So far, they're sticking to form. Last Friday, trust chairman William Cairns issued a statement declaring AECT "beneficiaries" would get a $10 increase in the annual dividend, to be paid in late September. This coincided with the closing of nominations for trustees the following Monday. Ballot papers will be posted to 318,000 beneficiaries in mid-October, just two weeks after they get their annual hand-out.
Four of the current trustees, including Mr Cairns, first elected 2009, and 20-year veteran trustee Karen Sherry, are standing. All are members of the right-wing C & R ticket. The fifth C & R trustee, former National Party MP Warren Kyd, is standing down, to make way for former National MP Paul Hutchinson.
Lined up against them is a City Vision ticket that includes former Labour Minister Judith Tizard and six independents, including former National minister Paul East.
Most recipients don't give a second thought to where the annual post-winter windfall comes from, or why. This is reflected in voting returns averaging under 20 per cent. What does get their attention is any suggestion that the gift-horse deposit its money elsewhere.
In 2012, I was roundly abused when I said the annual $100 million or so dividend from the Vector shares should go back into the community to be spent on new assets, such as a new regional park perhaps, or restoring the St James Theatre.
Since then, the road-building lobby has tried to get the AECT shares into Auckland Council hands to help support its insatiable lust for more tarmac. It's support I could do without. Yet the fact remains, the current "trust" ownership of $2.1 billion of Vector shares was cobbled together by a National Government in 1993, part of an ideological drive to abolish community-owned power boards, as had occurred to savings banks a decade before.

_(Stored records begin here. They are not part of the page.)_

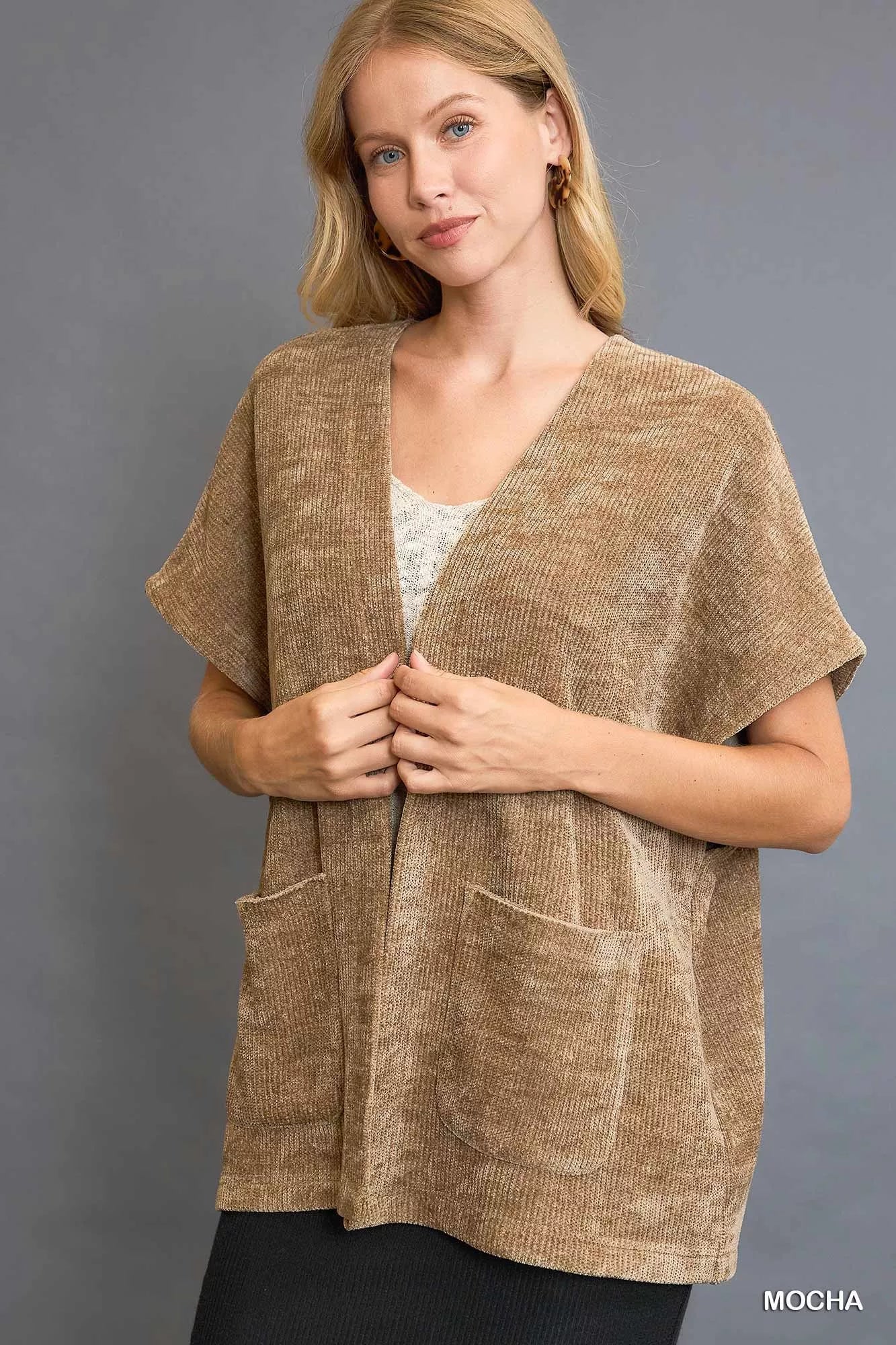 Women's cardigan – product view 1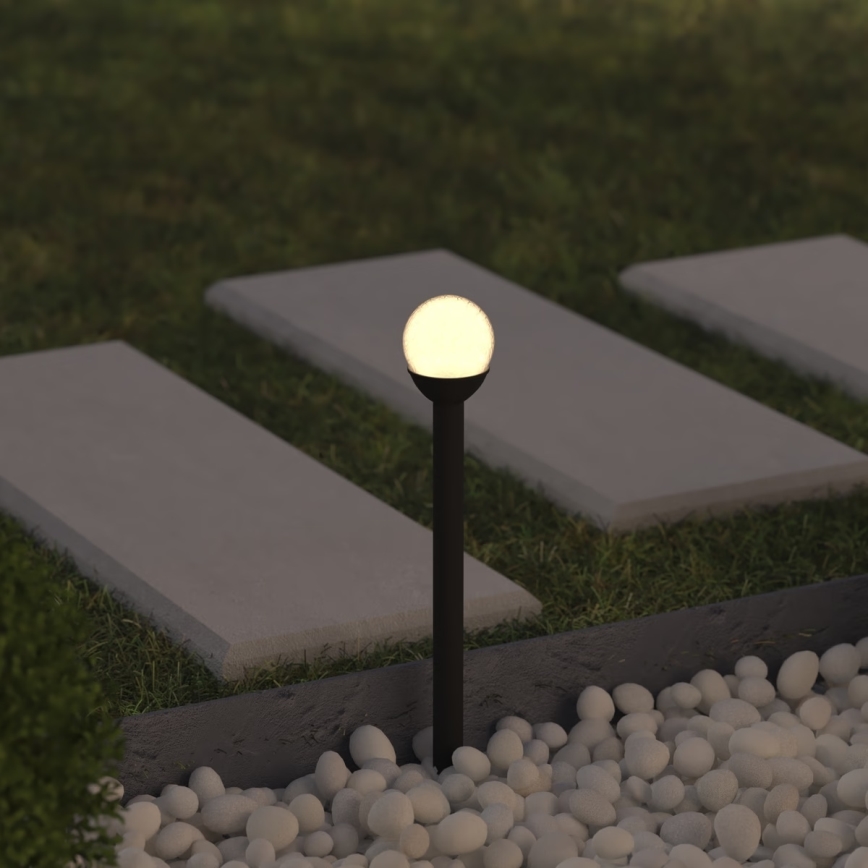 Atmosphera - LED RGB Solar lamp CARRY LED/1,2V IP44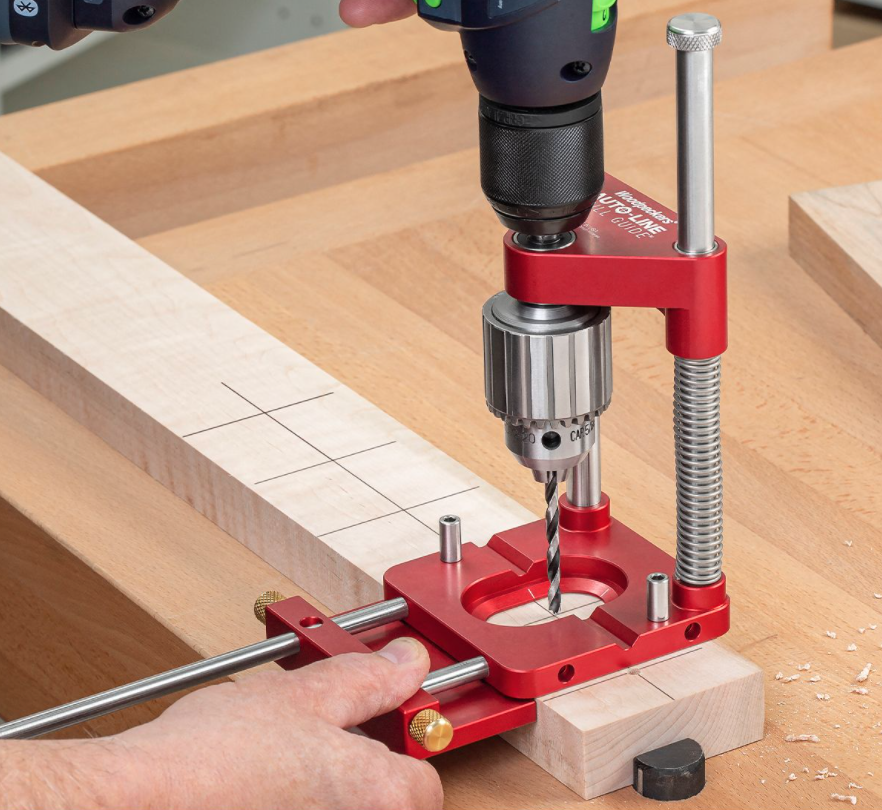 Auto line drill guide amazon deals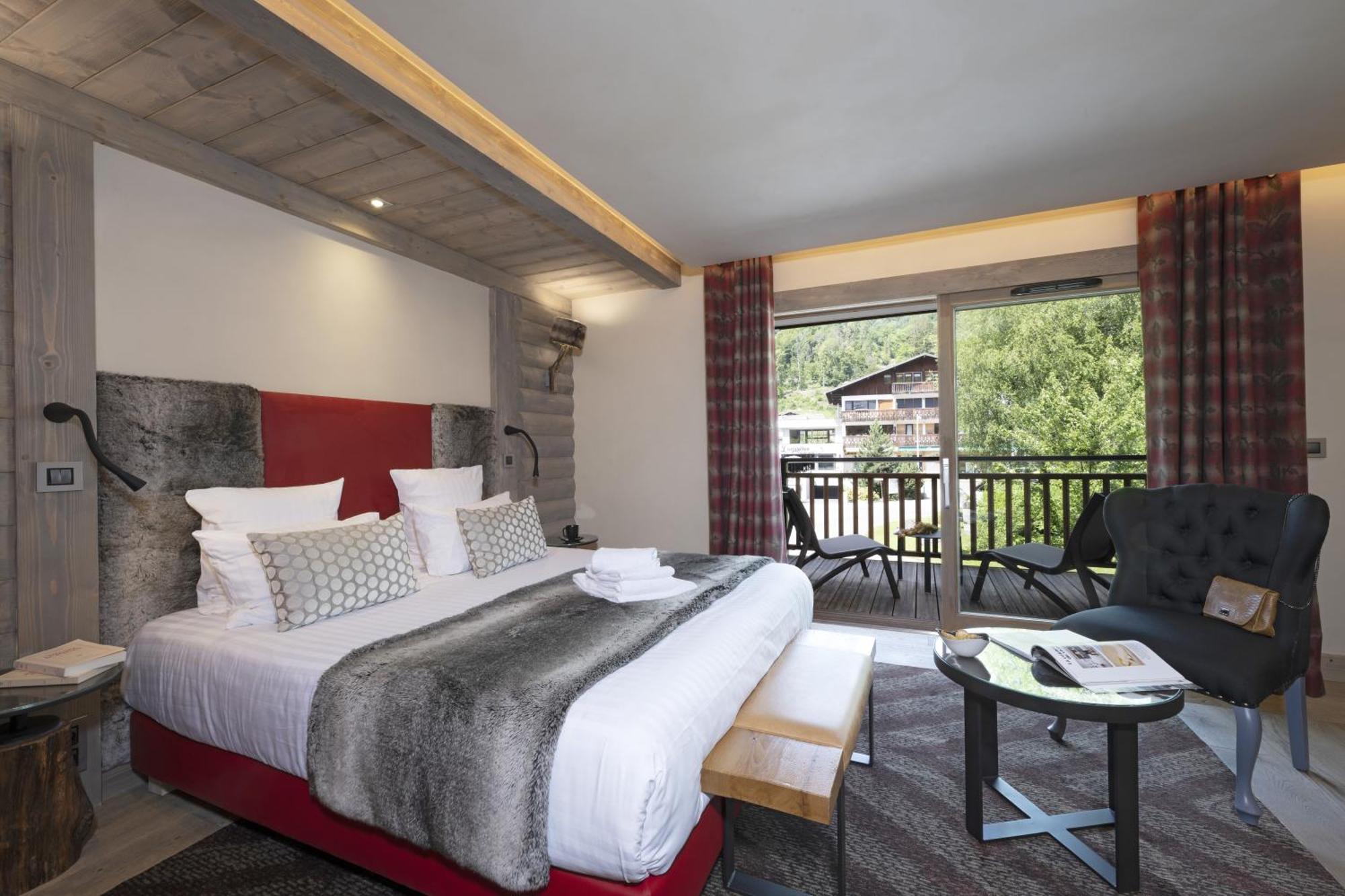 Superior Room Spa Access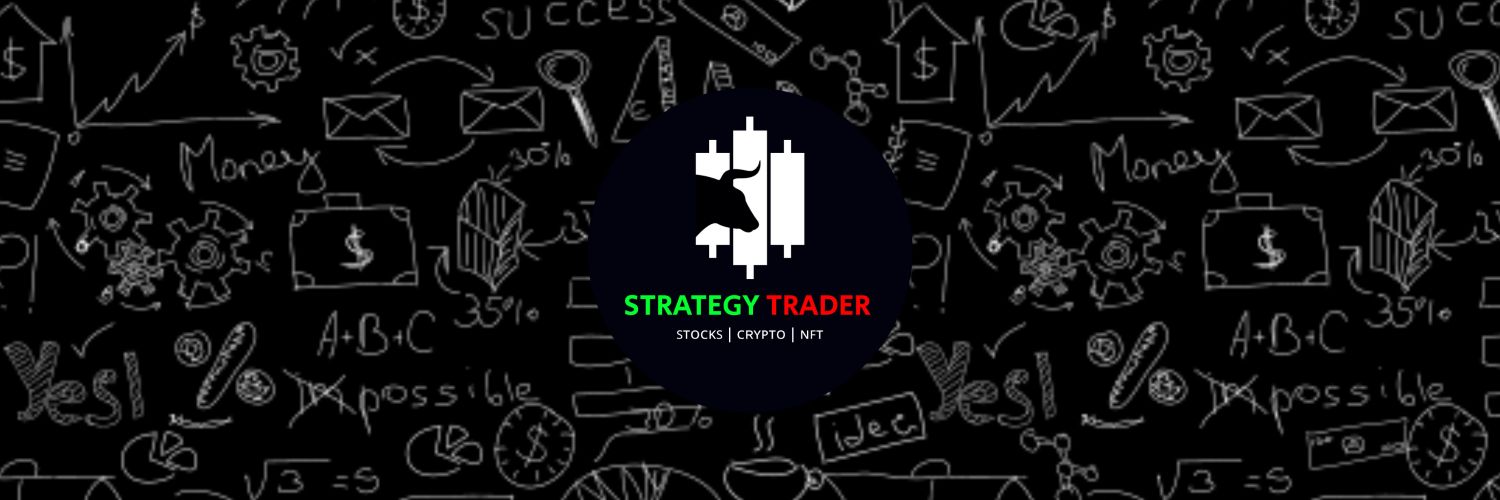 Strategy Trader banner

The aim was to privatise them, bribing the public with offers of tradeable shares to which they had no legitimate rights. Consumers in the old cities of Auckland, Manukau and north Papakura held out, voting instead to retain ownership through a trust, the AECT. For reasons I don't recall, Parliament decided that ownership would revert to community ownership, via local body control, in 2073.
Recently, Auckland Council indicated it was interested in hastening the process as part of its search for alternative sources of funding. This triggered an outburst from Act leader and Epsom MP David Seymour. "Incredibly arrogant," he called it, saying "the trust belongs to those members who have not historically sold out their ownership [in] the asset."
I couldn't resist asking him whether, as he was a 9-year-old schoolboy at the time the trust was formed, he would take the $345 hand-out, even though he had no such historic ownership rights?
To me, neither Mr Seymour nor I have any individual rights to an asset, set up by far-sighted community leaders for the betterment of the community as a whole. It shouldn't be an ATM for us - or for the trustees.